### What you are asked to do
Copy out every line below word for word, omitting the pictures.

Source data:
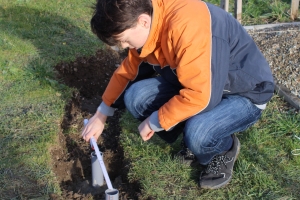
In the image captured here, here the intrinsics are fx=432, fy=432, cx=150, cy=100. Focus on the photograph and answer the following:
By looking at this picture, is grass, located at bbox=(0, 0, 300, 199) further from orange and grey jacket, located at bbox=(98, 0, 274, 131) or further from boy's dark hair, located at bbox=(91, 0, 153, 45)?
boy's dark hair, located at bbox=(91, 0, 153, 45)

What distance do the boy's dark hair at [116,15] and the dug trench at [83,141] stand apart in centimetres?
114

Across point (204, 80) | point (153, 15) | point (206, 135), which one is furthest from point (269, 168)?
point (153, 15)

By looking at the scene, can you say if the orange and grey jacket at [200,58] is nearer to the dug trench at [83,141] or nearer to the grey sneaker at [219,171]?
the grey sneaker at [219,171]

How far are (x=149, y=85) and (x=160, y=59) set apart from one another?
1.45 feet

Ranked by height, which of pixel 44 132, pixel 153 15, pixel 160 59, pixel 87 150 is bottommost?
pixel 87 150

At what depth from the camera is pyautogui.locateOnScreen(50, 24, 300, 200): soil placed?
3109 mm

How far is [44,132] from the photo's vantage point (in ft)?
11.1

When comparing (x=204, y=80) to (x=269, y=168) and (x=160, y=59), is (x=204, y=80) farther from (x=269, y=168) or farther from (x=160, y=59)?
(x=269, y=168)

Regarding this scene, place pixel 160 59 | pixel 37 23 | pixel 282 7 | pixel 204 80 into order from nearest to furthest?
pixel 204 80 < pixel 160 59 < pixel 37 23 < pixel 282 7

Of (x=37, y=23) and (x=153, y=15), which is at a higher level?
(x=153, y=15)

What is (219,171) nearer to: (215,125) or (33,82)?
(215,125)

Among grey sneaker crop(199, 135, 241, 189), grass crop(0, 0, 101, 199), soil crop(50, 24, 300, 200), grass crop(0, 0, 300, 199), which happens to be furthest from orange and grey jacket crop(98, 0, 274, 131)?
grass crop(0, 0, 101, 199)

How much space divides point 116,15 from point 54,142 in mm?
1439

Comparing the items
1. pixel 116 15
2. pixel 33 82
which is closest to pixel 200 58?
pixel 116 15
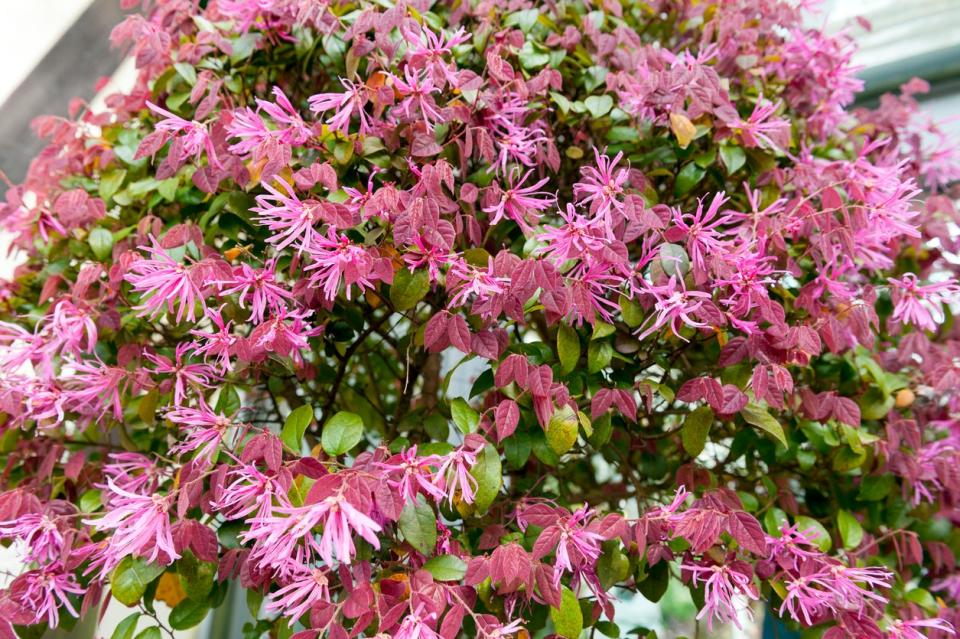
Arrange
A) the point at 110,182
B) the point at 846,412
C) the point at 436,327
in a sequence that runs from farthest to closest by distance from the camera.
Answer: the point at 110,182, the point at 846,412, the point at 436,327

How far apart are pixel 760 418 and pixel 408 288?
377 mm

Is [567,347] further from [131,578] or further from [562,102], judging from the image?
[131,578]

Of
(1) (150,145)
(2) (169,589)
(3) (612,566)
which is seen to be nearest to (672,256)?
(3) (612,566)

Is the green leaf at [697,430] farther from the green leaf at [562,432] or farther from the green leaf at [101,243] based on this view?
the green leaf at [101,243]

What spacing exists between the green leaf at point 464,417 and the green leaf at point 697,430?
0.22 metres

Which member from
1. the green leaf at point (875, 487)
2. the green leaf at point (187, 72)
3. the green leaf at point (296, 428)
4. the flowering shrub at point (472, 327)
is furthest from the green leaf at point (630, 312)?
the green leaf at point (187, 72)

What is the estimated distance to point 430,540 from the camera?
0.62 metres

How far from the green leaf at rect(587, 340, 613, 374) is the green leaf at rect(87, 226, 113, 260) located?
59cm

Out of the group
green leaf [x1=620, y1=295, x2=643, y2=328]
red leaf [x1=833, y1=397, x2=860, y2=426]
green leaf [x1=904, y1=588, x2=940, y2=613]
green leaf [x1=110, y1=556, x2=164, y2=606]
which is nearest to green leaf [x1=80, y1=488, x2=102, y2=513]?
green leaf [x1=110, y1=556, x2=164, y2=606]

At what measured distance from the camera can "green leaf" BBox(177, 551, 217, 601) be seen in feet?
2.27

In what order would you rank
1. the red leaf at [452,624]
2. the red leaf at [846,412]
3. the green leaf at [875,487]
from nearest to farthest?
the red leaf at [452,624]
the red leaf at [846,412]
the green leaf at [875,487]

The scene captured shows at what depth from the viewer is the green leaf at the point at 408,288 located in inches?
27.0

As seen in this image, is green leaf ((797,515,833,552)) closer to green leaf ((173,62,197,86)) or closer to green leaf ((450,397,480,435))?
green leaf ((450,397,480,435))

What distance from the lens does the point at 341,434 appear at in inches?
26.9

### Solution for this problem
In the image captured here, here the intrinsics are fx=432, fy=432, cx=150, cy=100. Focus on the photograph and answer the following:
By looking at this picture, is grass, located at bbox=(0, 0, 300, 199) further from orange and grey jacket, located at bbox=(98, 0, 274, 131) or further from boy's dark hair, located at bbox=(91, 0, 153, 45)?
boy's dark hair, located at bbox=(91, 0, 153, 45)

What distance do the boy's dark hair at [116,15] and the dug trench at [83,141] stand apart in centimetres?
114

Across point (204, 80) | point (153, 15) | point (206, 135), which one is furthest from point (269, 168)?
point (153, 15)

By looking at the scene, can you say if the orange and grey jacket at [200,58] is nearer to the dug trench at [83,141] or nearer to the grey sneaker at [219,171]?
the grey sneaker at [219,171]

How far are (x=149, y=85) and (x=160, y=59) set apart from one another?
1.45 feet

Ranked by height, which of pixel 44 132, pixel 153 15, pixel 160 59, pixel 87 150 is bottommost?
pixel 87 150

At what depth from the camera is pyautogui.locateOnScreen(50, 24, 300, 200): soil placed?
3109 mm

How far is [44,132] from the photo's vantage point (in ft)?
11.1

When comparing (x=204, y=80) to (x=269, y=168) and (x=160, y=59), is (x=204, y=80) farther from (x=269, y=168) or farther from (x=160, y=59)?
(x=269, y=168)

Regarding this scene, place pixel 160 59 | pixel 37 23 | pixel 282 7 | pixel 204 80 into order from nearest to furthest?
pixel 204 80 < pixel 160 59 < pixel 37 23 < pixel 282 7

Of (x=37, y=23) and (x=153, y=15), which is at a higher level?
(x=153, y=15)

What is (219,171) nearer to: (215,125) or (33,82)?
(215,125)

Among grey sneaker crop(199, 135, 241, 189), grass crop(0, 0, 101, 199), soil crop(50, 24, 300, 200), grass crop(0, 0, 300, 199), which happens to be furthest from orange and grey jacket crop(98, 0, 274, 131)?
grass crop(0, 0, 101, 199)

How much space divides point 116,15 from point 54,142 in mm?
1439

Comparing the items
1. pixel 116 15
2. pixel 33 82
which is closest to pixel 200 58?
pixel 116 15
Arrange
A) the point at 110,182
B) the point at 846,412
C) the point at 436,327
in a sequence that runs from farthest to closest by distance from the camera.
Answer: the point at 110,182, the point at 846,412, the point at 436,327

How far apart are pixel 760 418 and pixel 408 288?
377 mm

Is [567,347] further from [131,578] or further from [562,102], judging from the image?
[131,578]

Of
(1) (150,145)
(2) (169,589)
(3) (612,566)
which is seen to be nearest to (672,256)?
(3) (612,566)

Is the green leaf at [697,430] farther from the green leaf at [562,432] or farther from the green leaf at [101,243] based on this view?
the green leaf at [101,243]

What spacing exists between the green leaf at point 464,417 and the green leaf at point 697,430?
0.22 metres

Which member from
1. the green leaf at point (875, 487)
2. the green leaf at point (187, 72)
3. the green leaf at point (296, 428)
4. the flowering shrub at point (472, 327)
is furthest from the green leaf at point (630, 312)?
the green leaf at point (187, 72)

What is the estimated distance to point 430,540 from the camera?
0.62 metres

How far from the green leaf at rect(587, 340, 613, 374) is the green leaf at rect(87, 226, 113, 260) located?
59cm

Out of the group
green leaf [x1=620, y1=295, x2=643, y2=328]
red leaf [x1=833, y1=397, x2=860, y2=426]
green leaf [x1=904, y1=588, x2=940, y2=613]
green leaf [x1=110, y1=556, x2=164, y2=606]
which is nearest to green leaf [x1=80, y1=488, x2=102, y2=513]?
green leaf [x1=110, y1=556, x2=164, y2=606]

At what measured distance from the camera can "green leaf" BBox(177, 551, 217, 601) be seen in feet?
2.27

In what order would you rank
1. the red leaf at [452,624]
2. the red leaf at [846,412]
3. the green leaf at [875,487]
from nearest to farthest?
the red leaf at [452,624]
the red leaf at [846,412]
the green leaf at [875,487]

The scene captured shows at what depth from the viewer is the green leaf at the point at 408,288 located in inches?
27.0

As seen in this image, is green leaf ((797,515,833,552)) closer to green leaf ((173,62,197,86)) or closer to green leaf ((450,397,480,435))?
green leaf ((450,397,480,435))

What distance from the lens does the point at 341,434 appear at in inches?
26.9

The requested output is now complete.